第十話 新米
登録が終わって、プレートを首にかけて振り向くと、そこには大男がいた。
ブルドッグに似た垂れ下がった頬で、目つきだけは鋭く、赤いファイヤーパターンの入った鎧を着た、熊のような大男。
そんな、いかにもな冒険者が私の後ろに立っていた。
「おいおい、お嬢ちゃんよぉ……そんな細え腕で冒険者なんか出来んのかよぉ?」
……来た!
あれだ……オヤジさんに言われていた、新米冒険者が先輩冒険者に絡まれる奴。とうとう私にも、その出番が回ってきた。
王都では、まるで化けものを見るような目で避けられていたから、この感覚は新鮮かも知れない……なんて物思いに耽っていると、大男は自己紹介を始めた。
「このナックゴン・ギルドで最強のCランク冒険者ブルーン様が、お嬢ちゃんの実力を見てやるぜぇ……」
別に実力とか、見て貰わなくても結構なんですけど……。
一階の酒場スペースにいる他の冒険者たちは皆、私と大男を肴に好き勝手騒ぎ始めている。
「おい……ブルーンの奴、あんな小娘を苛めるつもりだぜ」
「どっちに賭ける? 俺は、ブルーンに銀貨五枚だ!」
「あの嬢ちゃん、あんな怖いお兄さんに絡まれちゃって可哀想ぉ」
「いいぞ、もっとやれ!」
これがオヤジさんの言っていた『新米冒険者が受ける洗礼』ね。
前回が前回だったから、今度こそやっと『冒険者』らしい扱いをされた気がした。……ええと、こういう時はどうすればいいんだっけ?
『こう言う時は、相手の腕をガッと掴んで、こう捻ってやればイチコロですぜ!』
そんな事を言いながら、自分で自分の腕を捻る仕草をしていたな……オヤジさんのアドバイスを思い出しながら、それを実行に移してみる。
大男の手首をガッと掴み、一気に捻り上げる!
……ボキッと、なんだか嫌な音がした。
これって鳴ってはいけない音のような……。
「痛でえええ、痛でえよぉ……!!」
軽く捻っただけなのに、まるで骨でも折れたかのように手首を押さえて、大男はうずくまってしまった。その手首があらぬ方向に曲がってしまっているのは、おそらく、私の見間違いだろう。

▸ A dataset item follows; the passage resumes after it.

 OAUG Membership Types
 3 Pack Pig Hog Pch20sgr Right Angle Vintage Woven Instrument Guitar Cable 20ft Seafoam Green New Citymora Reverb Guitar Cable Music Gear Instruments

「よくも俺たちのリーダーをやってくれたな! この槍術士ドリーン様が仇を取ってやる!」
テーブル席から躍り出てきたのは、細い体にまるで猛禽類のような目つきの男。それぞれの手に一本ずつ計二本の槍を持ち、やはりファイヤーパターンの鎧を着ている。
おそらく、私の下でうずくまっているブルーンという大男の仲間だろう。
「喰らえ! 大回転槍術っ!!」
そう叫ぶと、その男は二本の槍をぐるぐると回し始めた。
「どうだ、この槍の回転は! 簡単には近付けまい!」
私は平然と歩いていき、無言で出した魔法剣を二回振るって、槍を二本とも弾き飛ばした。かなり高速だけど間に棒を突っ込めば、この手の回転は簡単に止まる。
私はもう一歩近付いて、頬に切っ先を突きつける。
「……で?」
作り笑いでドリーンに聞く。
彼だけではなく、このホール全体の時がぴたりと止まる。
敗北を確信した彼は、その場に膝から崩れ落ちた。
「くそっ、ブルーン! ドリーン!! ……次は、この防衛職のタンクが相手だ!」
二人の仲間なのだろう、太った男が、どたどたと大きな音を立てて走ってくる。分厚い板金鎧を着込み、両手には赤い盾を備えた、その名通りの防衛型。その歩みは鎧の重さに負けて、亀のように遅かった。
私は剣の柄で軽く小突く。
それだけで、彼はひっくり返って起き上がれなくなってしまった。
「くそっ、くそっ、くそっ!」
倒れたまま、悔しそうに喚いている。
「……フフフ、この暗殺者キキューンが貴様の後ろを取っているとは、全く気付かなかっただろう……?」
丁度、私の真後ろにもう一人の冒険者が忍び寄っていた。
別に気付かなかった訳ではなく、殺気が垂れ流しだったから放っておいただけ。
少しだけ体をずらして後ろから迫るナイフを避け、その方向に向かって思いきり後ろ蹴りを放つ。
勢いよく、後ろに吹き飛んでいく暗殺者キキューン。
派手な衝突音が鳴ったかと思うと、壁に激突して伸びてしまった。
私は魔法剣を消し、ぱんぱんっと手を叩いて埃を払う。
「なんだ今のは……」
「一瞬だったぞ」
「つ……強えぇ……」
「何者なんだ、あの女は……」
奥にいる冒険者たちが、口を揃えて驚きの声を上げた。
「次は、誰?」
私が聞くと、全員、慌ててクエストボードまで退いた。
……ひょっとして、やりすぎちゃったかな?
辺りを見渡すと、間違いなくやりすぎだったのが分かった。
二人は泣きわめいているし、壁が壊れたその下で一人が気絶、残る一人は敗北感に打ちひしがれて、膝を突いたままブツブツと独りごとを言っている。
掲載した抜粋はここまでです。